How It Ends
How It Ends Netflix

For sure, Netflix's apocalyptic thriller How It Ends, which was released this Friday (July 13), is not very good. It has lots of holes in its plot (I will not go into any of them in this post), and an ending that makes no sense, no matter how much thought you apply to it. Also, Forest Whitaker's performance is just terrible. You can tell the director, David M Rosenthal, had no power over him. He just did his character—which the script failed to fully develop and exploit—his own damn way. Whitaker plays Tom, a former soldier who made lots of money as a civilian and now lives in a posh apartment in downtown Chicago. He enjoys the company of his gorgeous wife, he sips top-shelf whisky, he thinks about how he made all the right decisions in life, and, most importantly, he wonders why his daughter, Samantha (Kat Graham), lives in Seattle with a man, Will (Theo James), who seems to be making all the wrong decisions in life. Tom hates Will as much as he hates faraway Seattle.

The problem: Return the entire How It Ends review word for word, with nothing changed or left out. None of the items have any bearing on what you are asked to do.

Data extract:
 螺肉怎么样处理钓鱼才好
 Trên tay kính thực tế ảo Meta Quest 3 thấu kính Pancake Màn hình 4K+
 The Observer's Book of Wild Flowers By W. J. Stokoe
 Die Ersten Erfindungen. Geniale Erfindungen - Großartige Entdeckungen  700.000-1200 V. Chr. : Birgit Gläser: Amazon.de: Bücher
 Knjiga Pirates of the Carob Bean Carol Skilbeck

--

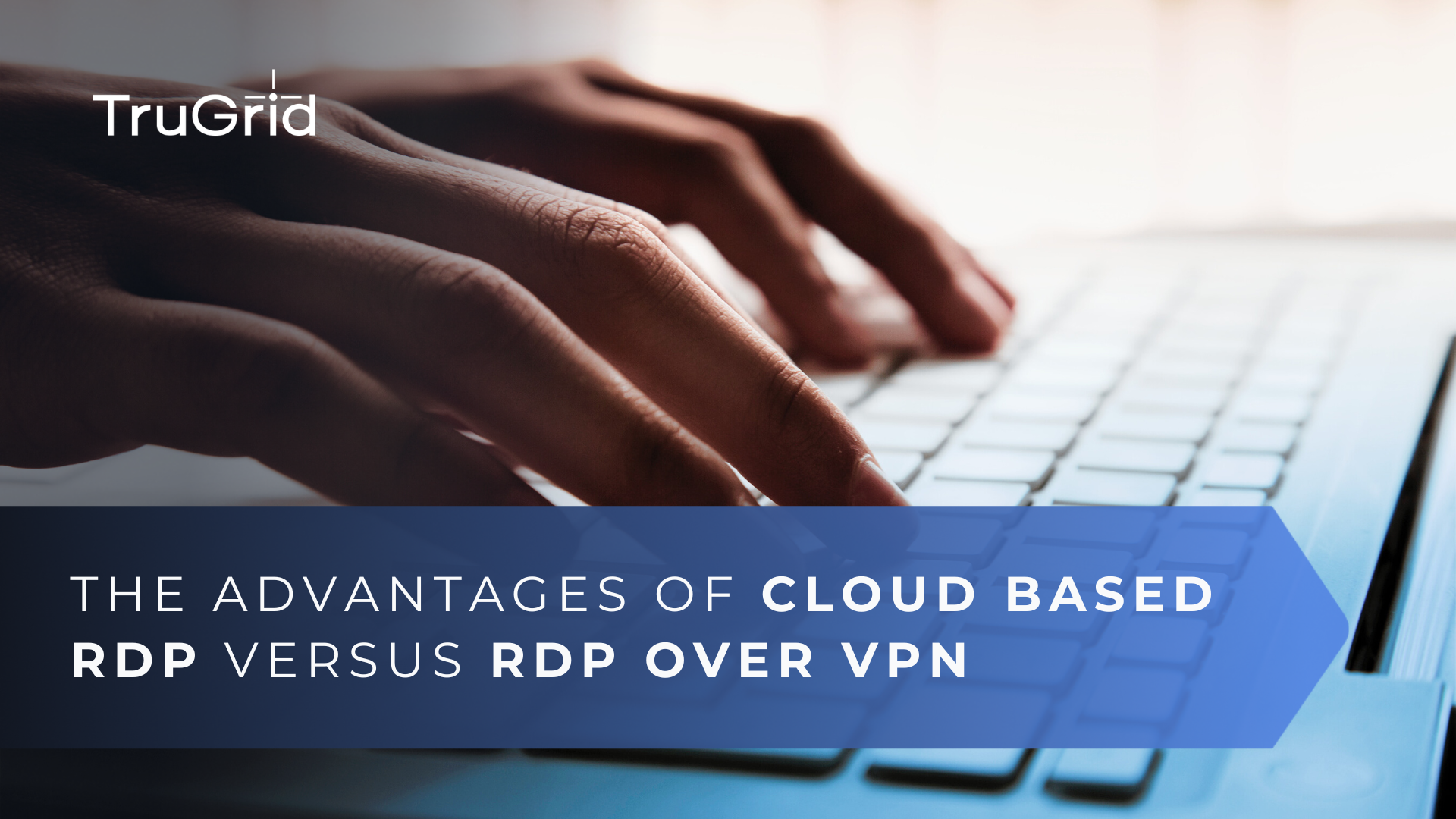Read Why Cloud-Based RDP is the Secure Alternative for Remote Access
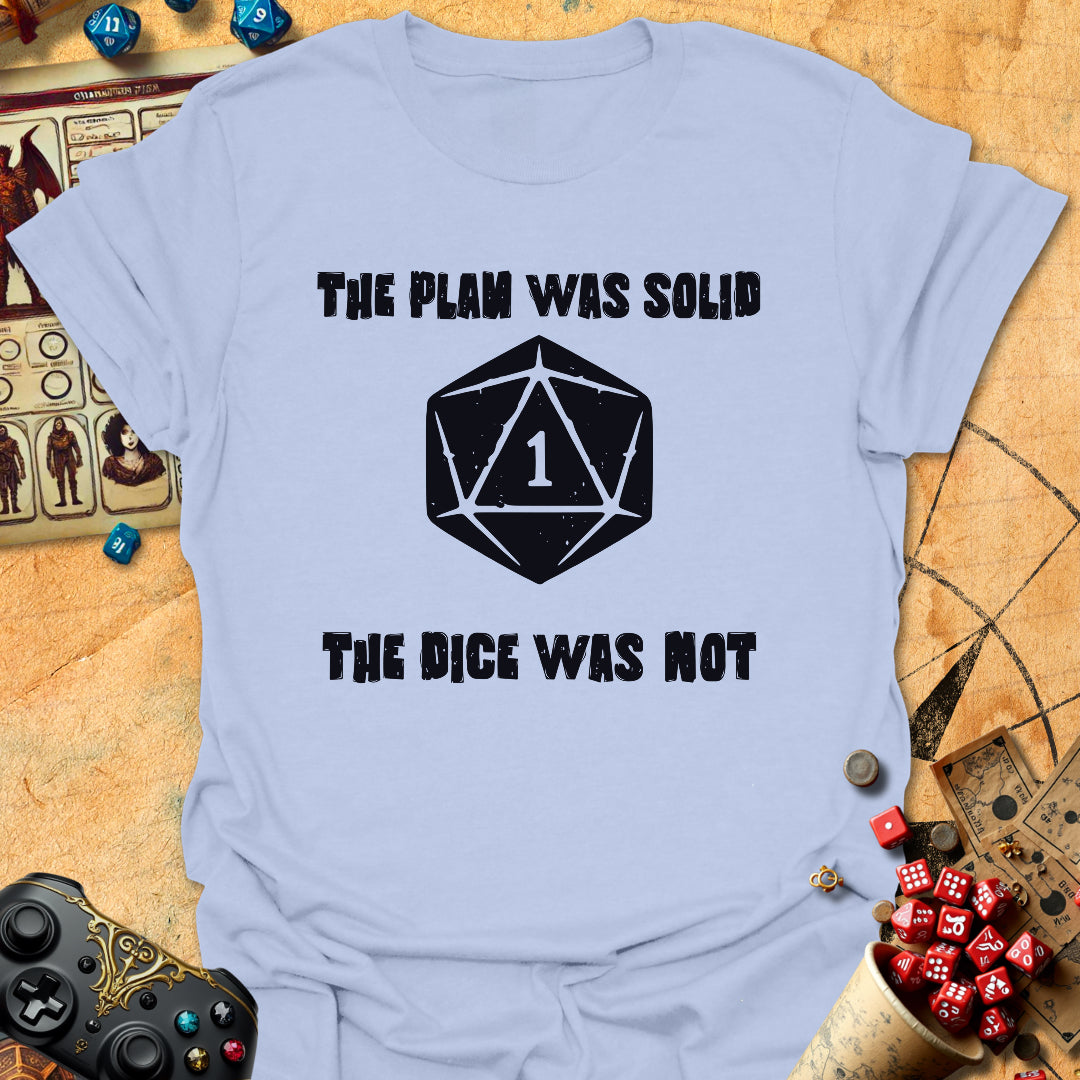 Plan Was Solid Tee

==

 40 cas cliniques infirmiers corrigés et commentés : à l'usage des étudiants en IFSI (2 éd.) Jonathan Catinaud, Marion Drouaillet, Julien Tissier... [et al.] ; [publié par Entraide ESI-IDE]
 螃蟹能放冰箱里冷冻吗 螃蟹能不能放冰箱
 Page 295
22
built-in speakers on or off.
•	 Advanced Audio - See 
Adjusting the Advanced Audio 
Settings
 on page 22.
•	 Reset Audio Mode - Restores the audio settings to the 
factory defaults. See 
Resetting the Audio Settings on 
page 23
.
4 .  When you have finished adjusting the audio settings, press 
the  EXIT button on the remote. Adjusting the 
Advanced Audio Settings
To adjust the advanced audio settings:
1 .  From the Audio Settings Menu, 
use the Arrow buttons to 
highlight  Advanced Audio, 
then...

Reply:
How It Ends
How It Ends Netflix

For sure, Netflix's apocalyptic thriller How It Ends, which was released this Friday (July 13), is not very good. It has lots of holes in its plot (I will not go into any of them in this post), and an ending that makes no sense, no matter how much thought you apply to it. Also, Forest Whitaker's performance is just terrible. You can tell the director, David M Rosenthal, had no power over him. He just did his character—which the script failed to fully develop and exploit—his own damn way. Whitaker plays Tom, a former soldier who made lots of money as a civilian and now lives in a posh apartment in downtown Chicago. He enjoys the company of his gorgeous wife, he sips top-shelf whisky, he thinks about how he made all the right decisions in life, and, most importantly, he wonders why his daughter, Samantha (Kat Graham), lives in Seattle with a man, Will (Theo James), who seems to be making all the wrong decisions in life. Tom hates Will as much as he hates faraway Seattle.